Thank god the machines knew when the contractions came because I couldn't feel a thing. And thank god for that too, since the pain before the epidural was bad enough. And the women screaming in pain in the other birthing rooms would have made me reconsider the whole thing. Not that I hadn't reconsidered a few times... Don't get me wrong, I had wanted this for years! But the pregnancy had been quite a surprise - one time without protection and bingo, double up: twins!! A life-long dream for me, but a huge surprise for both of us... A scary thought at times, and as the date came nearer I started wondering whether I could just keep the girls in my belly. At the same time I was as huge as a house and sooooo fed up with being pregnant and having a belly bigger than a basket ball.

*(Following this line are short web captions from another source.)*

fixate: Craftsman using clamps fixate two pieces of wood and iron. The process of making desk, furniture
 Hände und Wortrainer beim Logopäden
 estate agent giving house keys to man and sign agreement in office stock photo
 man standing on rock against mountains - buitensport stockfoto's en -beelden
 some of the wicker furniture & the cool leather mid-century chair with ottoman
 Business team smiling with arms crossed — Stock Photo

Giving birth is by far the most incredible thing I have ever experienced! The doctors told me when to push, I pushed, and after just a few pushes, shortly after 14 pm on June 29th Liva came to the world. 11 minutes later Laia followed. I didn't get to hold them, they had to be checked and were then put in the arms of their father, which I'm happy about. I have so much contact with the girls every day while he's at work, I'm happy he was the first to hold them. When the doctors were sure everything was OK with all 3 of us, my husband was let into the room and we were given a girl each. Wow, what a feeling! Though one of my main thoughts was "water". After 16 hours in labour with no food or drink I felt completely dehydrated. I had begged the nurses for water, only one nurse felt sorry enough for me to give me about 5 drops, but that had been hours ago. When I asked the doctors for water I was told to wait until we were in the room. Nobody knew when that would be. So I decided to enjoy the precious moment with my husband and 2 daughters. Liva was 48 cm and weighed 2445 gr, Laia was 49 cm and weighed 2855 gr. They were beautiful, eyes open already looking around.
The next 3 days we spent in the hospital, I guess doing what every new family does - learning to breastfeed, getting to know our daughters, not sleeping at night, learning how to change diapers with the umbilical cord in the way and just enjoying holding, touching and smelling our beautiful little daughters.